- **Exercise 1**
Return the passage from the piece on the politics of kindness, copied exactly, starting at "His words hinted" and ending at "actively disdain them.".
======== Document excerpt ========
Dec 7, 2020 Society
Matthew Hooton on the politics of kindness.
It may be unfair to blame Hillary Clinton for Donald Trump. But then again, she is the only person to lose a presidential election to him. Speaking to her LGBTI+ donors at a New York fundraiser two months before the 2016 election, Clinton infamously ripped in to Trump’s supporters. “You could put half of [them] into what I call the basket of deplorables,” Clinton declared, thrilling her well-heeled crowd. “They’re racist, sexist, homophobic, xenophobic, Islamophobic – you name it,” she said. “And unfortunately, there are people like that. And [Trump] has lifted them up. He has given voice to their websites that used to only have 11,000 people — now they have 11 million. He tweets and retweets their offensive, hateful mean-spirited rhetoric. Now, some of those folks — they are irredeemable, but thankfully, they are not America.”
Eight years earlier, Barack Obama had more gently said something similar about people in small Midwestern towns suffering from declines in traditional industries. “It’s not surprising they get bitter,” he said. “They cling to guns or religion or antipathy to people who aren’t like them, or anti-immigrant sentiment, or anti-trade sentiment, as a way to explain their frustrations.”
His words hinted at — and Clinton’s brutally confirmed — what low-income, white Americans had suspected: that the elites of their society do not just lack empathy for their way of life but they actively disdain them.
More important is the second insight Clinton’s comments revealed: that those she scorned had a champion in the vulgar, pussy-grabbing billionaire. Where she was showing them hate, he was showing them love. And, in some cases, he was perhaps the only person who ever had. The rest is history as calamity.
======== Material shown ========
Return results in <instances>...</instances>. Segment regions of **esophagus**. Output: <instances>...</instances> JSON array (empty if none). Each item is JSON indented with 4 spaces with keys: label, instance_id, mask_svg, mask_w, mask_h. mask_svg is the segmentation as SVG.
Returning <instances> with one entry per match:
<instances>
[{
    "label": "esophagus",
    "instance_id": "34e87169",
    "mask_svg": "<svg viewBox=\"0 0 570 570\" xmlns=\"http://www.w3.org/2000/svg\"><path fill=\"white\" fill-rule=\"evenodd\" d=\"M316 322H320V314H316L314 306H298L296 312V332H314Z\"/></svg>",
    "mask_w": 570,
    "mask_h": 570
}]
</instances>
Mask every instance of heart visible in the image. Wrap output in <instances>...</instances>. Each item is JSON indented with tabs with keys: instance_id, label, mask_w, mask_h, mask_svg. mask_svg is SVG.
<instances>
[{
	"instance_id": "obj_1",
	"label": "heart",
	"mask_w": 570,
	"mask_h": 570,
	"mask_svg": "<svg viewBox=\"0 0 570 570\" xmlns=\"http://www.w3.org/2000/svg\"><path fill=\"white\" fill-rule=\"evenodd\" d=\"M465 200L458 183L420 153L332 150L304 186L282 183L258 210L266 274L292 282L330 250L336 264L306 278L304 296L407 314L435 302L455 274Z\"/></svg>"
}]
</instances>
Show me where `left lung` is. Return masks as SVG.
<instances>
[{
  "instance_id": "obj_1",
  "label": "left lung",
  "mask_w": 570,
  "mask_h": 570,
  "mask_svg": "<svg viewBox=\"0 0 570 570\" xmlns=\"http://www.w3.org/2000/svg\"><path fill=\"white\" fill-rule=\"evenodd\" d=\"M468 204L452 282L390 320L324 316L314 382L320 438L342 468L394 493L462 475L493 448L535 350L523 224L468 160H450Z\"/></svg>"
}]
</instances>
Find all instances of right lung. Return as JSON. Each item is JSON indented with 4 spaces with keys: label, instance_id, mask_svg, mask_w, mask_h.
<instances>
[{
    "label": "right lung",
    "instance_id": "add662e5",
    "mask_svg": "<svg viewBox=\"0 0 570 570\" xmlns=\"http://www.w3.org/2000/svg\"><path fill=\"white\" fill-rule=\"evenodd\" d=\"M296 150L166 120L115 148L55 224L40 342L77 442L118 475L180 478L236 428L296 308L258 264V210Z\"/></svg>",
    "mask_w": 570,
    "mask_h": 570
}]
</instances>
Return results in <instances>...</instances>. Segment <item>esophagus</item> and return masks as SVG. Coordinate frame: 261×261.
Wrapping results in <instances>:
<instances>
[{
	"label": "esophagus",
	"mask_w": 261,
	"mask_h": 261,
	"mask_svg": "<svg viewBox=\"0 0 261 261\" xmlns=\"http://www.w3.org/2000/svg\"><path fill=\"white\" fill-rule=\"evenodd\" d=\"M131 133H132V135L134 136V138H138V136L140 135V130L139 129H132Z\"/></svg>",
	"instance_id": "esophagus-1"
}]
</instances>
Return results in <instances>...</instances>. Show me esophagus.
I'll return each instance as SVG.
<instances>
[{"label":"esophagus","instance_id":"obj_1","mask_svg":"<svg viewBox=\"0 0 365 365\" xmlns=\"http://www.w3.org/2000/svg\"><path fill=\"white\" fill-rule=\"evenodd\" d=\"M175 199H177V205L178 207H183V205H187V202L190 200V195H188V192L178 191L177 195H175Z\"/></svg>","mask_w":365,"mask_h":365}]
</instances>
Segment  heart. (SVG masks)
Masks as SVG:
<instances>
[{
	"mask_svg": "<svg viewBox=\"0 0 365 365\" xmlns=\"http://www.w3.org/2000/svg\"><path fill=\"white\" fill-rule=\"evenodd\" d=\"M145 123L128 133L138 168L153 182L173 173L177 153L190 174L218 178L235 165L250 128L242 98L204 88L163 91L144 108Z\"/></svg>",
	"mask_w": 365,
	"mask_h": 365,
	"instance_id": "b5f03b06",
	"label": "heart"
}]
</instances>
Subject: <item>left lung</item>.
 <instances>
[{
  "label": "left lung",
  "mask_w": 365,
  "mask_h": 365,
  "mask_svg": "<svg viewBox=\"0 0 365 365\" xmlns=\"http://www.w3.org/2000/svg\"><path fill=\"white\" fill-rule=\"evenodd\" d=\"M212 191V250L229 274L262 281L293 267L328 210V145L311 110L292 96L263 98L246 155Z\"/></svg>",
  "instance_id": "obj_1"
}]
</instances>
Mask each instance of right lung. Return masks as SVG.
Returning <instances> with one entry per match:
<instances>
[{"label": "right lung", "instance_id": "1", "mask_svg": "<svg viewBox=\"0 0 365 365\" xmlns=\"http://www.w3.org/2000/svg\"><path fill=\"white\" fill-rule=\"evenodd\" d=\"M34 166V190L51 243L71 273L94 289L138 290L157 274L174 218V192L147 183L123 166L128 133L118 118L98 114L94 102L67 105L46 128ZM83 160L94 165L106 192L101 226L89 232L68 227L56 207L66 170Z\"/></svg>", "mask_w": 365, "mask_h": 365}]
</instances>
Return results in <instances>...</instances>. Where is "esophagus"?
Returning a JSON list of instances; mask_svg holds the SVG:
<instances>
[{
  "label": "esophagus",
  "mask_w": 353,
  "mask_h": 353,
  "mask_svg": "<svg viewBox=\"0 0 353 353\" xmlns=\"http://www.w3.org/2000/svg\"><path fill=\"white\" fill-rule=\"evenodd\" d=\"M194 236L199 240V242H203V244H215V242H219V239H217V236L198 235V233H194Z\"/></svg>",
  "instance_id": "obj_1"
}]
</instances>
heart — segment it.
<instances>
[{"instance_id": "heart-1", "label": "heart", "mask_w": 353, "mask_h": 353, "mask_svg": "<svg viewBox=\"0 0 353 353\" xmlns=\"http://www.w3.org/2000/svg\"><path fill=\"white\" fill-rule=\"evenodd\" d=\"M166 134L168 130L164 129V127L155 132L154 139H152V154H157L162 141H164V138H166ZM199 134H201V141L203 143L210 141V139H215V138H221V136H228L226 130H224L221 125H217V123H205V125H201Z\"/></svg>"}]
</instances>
========
- **Exercise 2**
Identify and copy every line of the records above that contains the string "indented", matching case exactly.

- **Correct output 1**
His words hinted at — and Clinton’s brutally confirmed — what low-income, white Americans had suspected: that the elites of their society do not just lack empathy for their way of life but they actively disdain them.

- **Correct output 2**
Return results in <instances>...</instances>. Segment regions of **esophagus**. Output: <instances>...</instances> JSON array (empty if none). Each item is JSON indented with 4 spaces with keys: label, instance_id, mask_svg, mask_w, mask_h. mask_svg is the segmentation as SVG.
Mask every instance of heart visible in the image. Wrap output in <instances>...</instances>. Each item is JSON indented with tabs with keys: instance_id, label, mask_w, mask_h, mask_svg. mask_svg is SVG.
Find all instances of right lung. Return as JSON. Each item is JSON indented with 4 spaces with keys: label, instance_id, mask_svg, mask_w, mask_h.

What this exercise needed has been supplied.